From the above query we get the new island indicator, showing if the record is start of a new island as per the problem it would be new time duration for the employee, on same floor with non overlapping time. Once we have this we can get the min and max duration within an island to find the actual time duration worked by employee on a floor from across multiple overlapping records.

Running this using duckdb:

In [20]:
duckdb.sql('''with ovlap as
(SELECT
name, 
floor_number,
start_time,
end_time,
ROW_NUMBER () OVER (ORDER BY name, start_time, end_time) rn,
max(end_time) over(partition by name, floor_number order by start_time, end_time ROWS BETWEEN UNBOUNDED PRECEDING AND 1 PRECEDING) prev_end_time
from 
employee_work) 
----CTE end---
SELECT 
name,
floor_number,
start_time,
end_time,
prev_end_time,
-- indicates in ordered output by displaying 1 for new island start
CASE WHEN start_time <= prev_end_time then 0 ELSE 1 END is_new_island,
SUM(CASE WHEN start_time <= prev_end_time then 0 ELSE 1 END) OVER(PARTITION BY name, floor_number order by rn) island_id
FROM
ovlap''')

┌─────────┬──────────────┬─────────────────────┬─────────────────────┬─────────────────────┬───────────────┬───────────┐
│  name   │ floor_number │     start_time      │      end_time       │    prev_end_time    │ is_new_island │ island_id │
│ varchar │    int64     │       varchar       │       varchar       │       varchar       │     int32     │  int128   │
├─────────┼──────────────┼─────────────────────┼─────────────────────┼─────────────────────┼───────────────┼───────────┤
│ Mark    │            1 │ 2024-05-31 11:56:00 │ 2024-05-31 15:21:00 │ NULL                │             1 │         1 │
│ Mark    │            1 │ 2024-05-31 13:26:00 │ 2024-05-31 16:12:00 │ 2024-05-31 15:21:00 │             0 │         1 │
│ Mark    │            1 │ 2024-05-31 17:01:00 │ 2024-05-31 17:31:00 │ 2024-05-31 16:12:00 │             1 │         2 │
│ Ashok   │            1 │ 2024-05-31 10:32:00 │ 2024-05-31 11:28:00 │ NULL                │             1 │         1 │
│ Ashok   │            1 │ 2024-

In [None]:
with ovlap as
(SELECT
name, 
floor_number,
start_time,
end_time,
ROW_NUMBER () OVER (ORDER BY name, start_time, end_time) rn,
max(end_time) over(partition by name, floor_number order by start_time, end_time ROWS BETWEEN UNBOUNDED PRECEDING AND 1 PRECEDING) prev_end_time
from 
employee_work) 
----CTE1 end---
islands as (
SELECT 
name,
floor_number,
start_time,
end_time,
prev_end_time,
-- indicates in ordered output by displaying 1 for new island start
CASE WHEN start_time <= prev_end_time then 0 ELSE 1 END is_new_island,
SUM(CASE WHEN start_time <= prev_end_time then 0 ELSE 1 END) OVER(PARTITION BY name, floor order by rn) island_id
FROM
ovlap)
---CTE end---
SELECT 
name, 
floor_number,
min(start_time) actual_start_time,
max(end_time) actual_end_time
FROM 
islands
group by 
name,
floor_number,
island_id


Finally this query gives the result with actual start and end time duration employee has worked on a floor with non overlapping durations as separate records.
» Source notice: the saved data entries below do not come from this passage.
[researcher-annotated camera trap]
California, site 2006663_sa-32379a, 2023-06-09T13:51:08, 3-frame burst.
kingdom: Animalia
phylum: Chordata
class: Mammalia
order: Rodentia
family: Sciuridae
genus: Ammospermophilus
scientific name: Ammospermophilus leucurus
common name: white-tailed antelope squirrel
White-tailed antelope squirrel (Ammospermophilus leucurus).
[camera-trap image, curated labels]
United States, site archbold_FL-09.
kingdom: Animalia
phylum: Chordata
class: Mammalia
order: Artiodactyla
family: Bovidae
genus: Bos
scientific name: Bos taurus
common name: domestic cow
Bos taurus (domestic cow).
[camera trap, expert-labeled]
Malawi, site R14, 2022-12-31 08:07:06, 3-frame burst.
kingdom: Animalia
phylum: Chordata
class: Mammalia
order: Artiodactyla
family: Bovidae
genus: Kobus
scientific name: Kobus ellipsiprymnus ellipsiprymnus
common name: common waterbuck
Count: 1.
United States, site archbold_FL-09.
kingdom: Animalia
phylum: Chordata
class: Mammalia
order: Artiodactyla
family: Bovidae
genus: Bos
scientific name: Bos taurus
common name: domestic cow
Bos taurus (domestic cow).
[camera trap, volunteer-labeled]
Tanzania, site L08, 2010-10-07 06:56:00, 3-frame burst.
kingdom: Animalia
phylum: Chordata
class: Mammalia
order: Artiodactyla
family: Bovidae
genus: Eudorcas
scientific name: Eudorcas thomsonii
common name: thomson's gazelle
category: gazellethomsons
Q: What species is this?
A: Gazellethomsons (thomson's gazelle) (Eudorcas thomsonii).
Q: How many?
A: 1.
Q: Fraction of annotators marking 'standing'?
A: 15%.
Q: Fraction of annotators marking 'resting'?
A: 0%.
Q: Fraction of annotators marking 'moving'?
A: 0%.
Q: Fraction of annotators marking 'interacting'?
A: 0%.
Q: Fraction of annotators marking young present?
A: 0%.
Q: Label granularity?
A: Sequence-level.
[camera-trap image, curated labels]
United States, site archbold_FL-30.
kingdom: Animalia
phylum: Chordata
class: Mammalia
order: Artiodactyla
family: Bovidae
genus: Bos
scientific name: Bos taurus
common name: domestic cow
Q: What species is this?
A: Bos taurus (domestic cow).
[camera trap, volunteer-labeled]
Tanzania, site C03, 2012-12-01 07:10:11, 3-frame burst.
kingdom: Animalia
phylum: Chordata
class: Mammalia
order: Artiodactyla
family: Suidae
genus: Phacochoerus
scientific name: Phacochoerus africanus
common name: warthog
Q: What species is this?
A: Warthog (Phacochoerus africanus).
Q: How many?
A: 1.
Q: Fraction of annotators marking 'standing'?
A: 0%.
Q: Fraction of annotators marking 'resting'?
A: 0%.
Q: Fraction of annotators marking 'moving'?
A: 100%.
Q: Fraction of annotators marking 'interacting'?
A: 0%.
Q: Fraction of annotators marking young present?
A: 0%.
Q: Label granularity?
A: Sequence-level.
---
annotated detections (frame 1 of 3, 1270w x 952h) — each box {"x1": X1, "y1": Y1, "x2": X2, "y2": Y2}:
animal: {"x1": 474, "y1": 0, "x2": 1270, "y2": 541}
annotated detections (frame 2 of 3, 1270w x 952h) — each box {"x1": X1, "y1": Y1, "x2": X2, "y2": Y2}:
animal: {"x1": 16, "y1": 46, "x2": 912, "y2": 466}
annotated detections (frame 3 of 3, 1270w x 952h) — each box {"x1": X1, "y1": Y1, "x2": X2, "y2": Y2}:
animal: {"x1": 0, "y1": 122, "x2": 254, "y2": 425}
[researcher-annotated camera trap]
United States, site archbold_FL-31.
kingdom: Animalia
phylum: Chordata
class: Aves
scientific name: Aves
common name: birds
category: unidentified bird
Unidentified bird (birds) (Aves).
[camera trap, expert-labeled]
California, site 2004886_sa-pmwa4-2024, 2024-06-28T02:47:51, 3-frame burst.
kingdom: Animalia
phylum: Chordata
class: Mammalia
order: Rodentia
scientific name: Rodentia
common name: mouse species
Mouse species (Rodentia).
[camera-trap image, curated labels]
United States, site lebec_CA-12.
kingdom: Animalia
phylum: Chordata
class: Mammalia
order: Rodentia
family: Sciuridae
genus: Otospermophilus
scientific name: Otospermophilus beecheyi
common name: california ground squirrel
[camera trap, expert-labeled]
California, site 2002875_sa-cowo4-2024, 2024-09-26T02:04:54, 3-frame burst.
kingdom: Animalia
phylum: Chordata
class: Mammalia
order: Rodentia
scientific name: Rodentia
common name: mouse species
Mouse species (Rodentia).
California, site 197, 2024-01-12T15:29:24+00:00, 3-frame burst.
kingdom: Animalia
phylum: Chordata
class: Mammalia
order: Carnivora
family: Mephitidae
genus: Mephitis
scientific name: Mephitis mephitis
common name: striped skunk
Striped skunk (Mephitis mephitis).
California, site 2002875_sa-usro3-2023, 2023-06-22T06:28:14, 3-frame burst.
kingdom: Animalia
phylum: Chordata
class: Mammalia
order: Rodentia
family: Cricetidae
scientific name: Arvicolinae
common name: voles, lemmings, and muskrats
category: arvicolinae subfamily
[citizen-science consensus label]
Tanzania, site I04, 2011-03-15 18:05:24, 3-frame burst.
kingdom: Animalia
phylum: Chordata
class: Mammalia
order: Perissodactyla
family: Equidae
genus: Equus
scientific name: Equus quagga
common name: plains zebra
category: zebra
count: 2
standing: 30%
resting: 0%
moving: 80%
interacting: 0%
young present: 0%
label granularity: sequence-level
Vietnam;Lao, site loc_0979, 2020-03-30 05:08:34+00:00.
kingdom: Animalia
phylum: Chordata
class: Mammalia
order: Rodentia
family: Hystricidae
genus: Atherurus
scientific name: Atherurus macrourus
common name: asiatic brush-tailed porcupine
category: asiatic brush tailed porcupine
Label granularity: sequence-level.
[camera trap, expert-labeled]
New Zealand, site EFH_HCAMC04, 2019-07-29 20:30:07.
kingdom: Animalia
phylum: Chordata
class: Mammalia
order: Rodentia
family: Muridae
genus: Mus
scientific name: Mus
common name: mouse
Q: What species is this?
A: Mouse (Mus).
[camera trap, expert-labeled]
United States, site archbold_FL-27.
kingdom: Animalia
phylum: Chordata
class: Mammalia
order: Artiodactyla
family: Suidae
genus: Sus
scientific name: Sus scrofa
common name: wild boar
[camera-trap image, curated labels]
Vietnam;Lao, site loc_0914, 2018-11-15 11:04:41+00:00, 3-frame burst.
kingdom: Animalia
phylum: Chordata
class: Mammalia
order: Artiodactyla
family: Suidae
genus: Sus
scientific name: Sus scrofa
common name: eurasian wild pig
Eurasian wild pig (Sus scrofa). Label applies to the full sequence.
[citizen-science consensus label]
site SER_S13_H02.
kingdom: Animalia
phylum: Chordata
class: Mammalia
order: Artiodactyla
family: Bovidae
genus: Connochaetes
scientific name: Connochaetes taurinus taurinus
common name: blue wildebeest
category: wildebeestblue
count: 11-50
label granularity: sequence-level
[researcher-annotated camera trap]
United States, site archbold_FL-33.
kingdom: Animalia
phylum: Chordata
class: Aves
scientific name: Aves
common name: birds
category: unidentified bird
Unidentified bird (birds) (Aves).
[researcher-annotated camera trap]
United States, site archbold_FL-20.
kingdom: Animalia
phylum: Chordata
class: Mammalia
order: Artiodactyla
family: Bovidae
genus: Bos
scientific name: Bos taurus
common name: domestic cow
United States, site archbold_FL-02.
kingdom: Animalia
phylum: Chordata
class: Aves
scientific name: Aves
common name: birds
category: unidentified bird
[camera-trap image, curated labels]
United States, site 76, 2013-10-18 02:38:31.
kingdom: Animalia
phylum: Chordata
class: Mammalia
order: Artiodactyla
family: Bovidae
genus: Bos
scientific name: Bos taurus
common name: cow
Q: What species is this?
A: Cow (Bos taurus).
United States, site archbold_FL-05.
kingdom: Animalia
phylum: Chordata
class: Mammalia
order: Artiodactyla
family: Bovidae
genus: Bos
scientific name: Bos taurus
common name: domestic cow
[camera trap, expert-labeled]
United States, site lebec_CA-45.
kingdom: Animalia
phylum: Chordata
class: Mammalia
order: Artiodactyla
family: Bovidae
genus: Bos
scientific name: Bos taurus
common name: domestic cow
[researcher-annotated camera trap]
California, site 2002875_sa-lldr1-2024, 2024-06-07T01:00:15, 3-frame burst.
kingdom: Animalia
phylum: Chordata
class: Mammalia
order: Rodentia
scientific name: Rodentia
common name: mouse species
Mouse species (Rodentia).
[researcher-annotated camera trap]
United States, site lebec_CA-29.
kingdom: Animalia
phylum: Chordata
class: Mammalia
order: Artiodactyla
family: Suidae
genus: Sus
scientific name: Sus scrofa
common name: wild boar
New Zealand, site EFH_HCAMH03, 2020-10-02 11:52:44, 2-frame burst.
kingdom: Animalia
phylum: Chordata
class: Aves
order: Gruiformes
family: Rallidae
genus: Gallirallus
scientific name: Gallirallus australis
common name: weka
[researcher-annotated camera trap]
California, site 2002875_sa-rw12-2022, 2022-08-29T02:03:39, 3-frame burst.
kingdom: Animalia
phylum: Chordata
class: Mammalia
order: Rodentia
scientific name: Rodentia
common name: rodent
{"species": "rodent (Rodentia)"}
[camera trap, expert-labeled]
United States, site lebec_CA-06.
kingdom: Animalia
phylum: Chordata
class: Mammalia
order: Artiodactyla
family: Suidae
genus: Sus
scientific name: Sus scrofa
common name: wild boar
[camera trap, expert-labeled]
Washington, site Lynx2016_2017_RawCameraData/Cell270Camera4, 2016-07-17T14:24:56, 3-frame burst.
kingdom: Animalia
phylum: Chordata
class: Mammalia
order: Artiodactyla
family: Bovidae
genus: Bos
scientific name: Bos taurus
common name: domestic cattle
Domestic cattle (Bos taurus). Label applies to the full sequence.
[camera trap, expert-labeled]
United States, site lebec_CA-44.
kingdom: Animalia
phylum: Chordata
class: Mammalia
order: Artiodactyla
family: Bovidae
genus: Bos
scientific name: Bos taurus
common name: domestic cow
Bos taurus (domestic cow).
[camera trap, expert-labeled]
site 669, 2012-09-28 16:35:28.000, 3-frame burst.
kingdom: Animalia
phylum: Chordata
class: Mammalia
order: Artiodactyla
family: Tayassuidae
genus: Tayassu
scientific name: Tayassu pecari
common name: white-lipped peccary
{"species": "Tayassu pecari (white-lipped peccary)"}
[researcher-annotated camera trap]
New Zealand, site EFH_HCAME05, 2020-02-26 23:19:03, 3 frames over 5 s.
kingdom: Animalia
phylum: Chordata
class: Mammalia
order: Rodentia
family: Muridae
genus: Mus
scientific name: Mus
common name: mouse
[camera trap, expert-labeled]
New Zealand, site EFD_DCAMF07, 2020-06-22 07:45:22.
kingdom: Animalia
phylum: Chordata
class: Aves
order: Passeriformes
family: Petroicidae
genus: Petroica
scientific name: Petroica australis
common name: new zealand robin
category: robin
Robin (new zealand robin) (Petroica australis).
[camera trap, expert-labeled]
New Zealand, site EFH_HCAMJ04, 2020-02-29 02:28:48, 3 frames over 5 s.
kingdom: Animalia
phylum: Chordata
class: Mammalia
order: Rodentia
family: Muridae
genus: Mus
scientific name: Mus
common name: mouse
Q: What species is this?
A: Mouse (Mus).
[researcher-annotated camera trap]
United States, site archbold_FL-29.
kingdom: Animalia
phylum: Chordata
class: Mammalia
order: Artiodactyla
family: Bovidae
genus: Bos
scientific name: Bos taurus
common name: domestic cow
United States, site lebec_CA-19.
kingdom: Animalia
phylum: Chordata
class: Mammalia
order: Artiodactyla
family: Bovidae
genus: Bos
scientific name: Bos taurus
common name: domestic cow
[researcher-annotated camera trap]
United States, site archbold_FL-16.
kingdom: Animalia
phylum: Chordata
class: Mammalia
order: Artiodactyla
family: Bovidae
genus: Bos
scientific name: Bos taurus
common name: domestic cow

Subtracting actual end and start time on each row would give actual work duration.

In [24]:
duckdb.sql('''
with ovlap as
(SELECT
name, 
floor_number,
start_time,
end_time,
ROW_NUMBER () OVER (ORDER BY name, start_time, end_time) rn,
max(end_time) over(partition by name, floor_number order by start_time, end_time ROWS BETWEEN UNBOUNDED PRECEDING AND 1 PRECEDING) prev_end_time
from 
employee_work) ,
----CTE1 end---
islands as (
SELECT 
name,
floor_number,
start_time,
end_time,
prev_end_time,
-- indicates in ordered output by displaying 1 for new island start
CASE WHEN start_time <= prev_end_time then 0 ELSE 1 END is_new_island,
SUM(CASE WHEN start_time <= prev_end_time then 0 ELSE 1 END) OVER(PARTITION BY name, floor_number order by rn) island_id
FROM
ovlap)
---CTE end---
SELECT 
name, 
floor_number,
min(start_time) actual_start_time,
max(end_time) actual_end_time
FROM 
islands
group by 
name,
floor_number,
island_id
order by name, floor_number, actual_start_time, actual_end_time
''')

┌─────────┬──────────────┬─────────────────────┬─────────────────────┐
│  name   │ floor_number │  actual_start_time  │   actual_end_time   │
│ varchar │    int64     │       varchar       │       varchar       │
├─────────┼──────────────┼─────────────────────┼─────────────────────┤
│ Ashok   │            1 │ 2024-05-31 10:32:00 │ 2024-05-31 11:28:00 │
│ Ashok   │            1 │ 2024-05-31 12:29:00 │ 2024-05-31 14:21:00 │
│ Mark    │            1 │ 2024-05-31 11:56:00 │ 2024-05-31 16:12:00 │
│ Mark    │            1 │ 2024-05-31 17:01:00 │ 2024-05-31 17:31:00 │
└─────────┴──────────────┴─────────────────────┴─────────────────────┘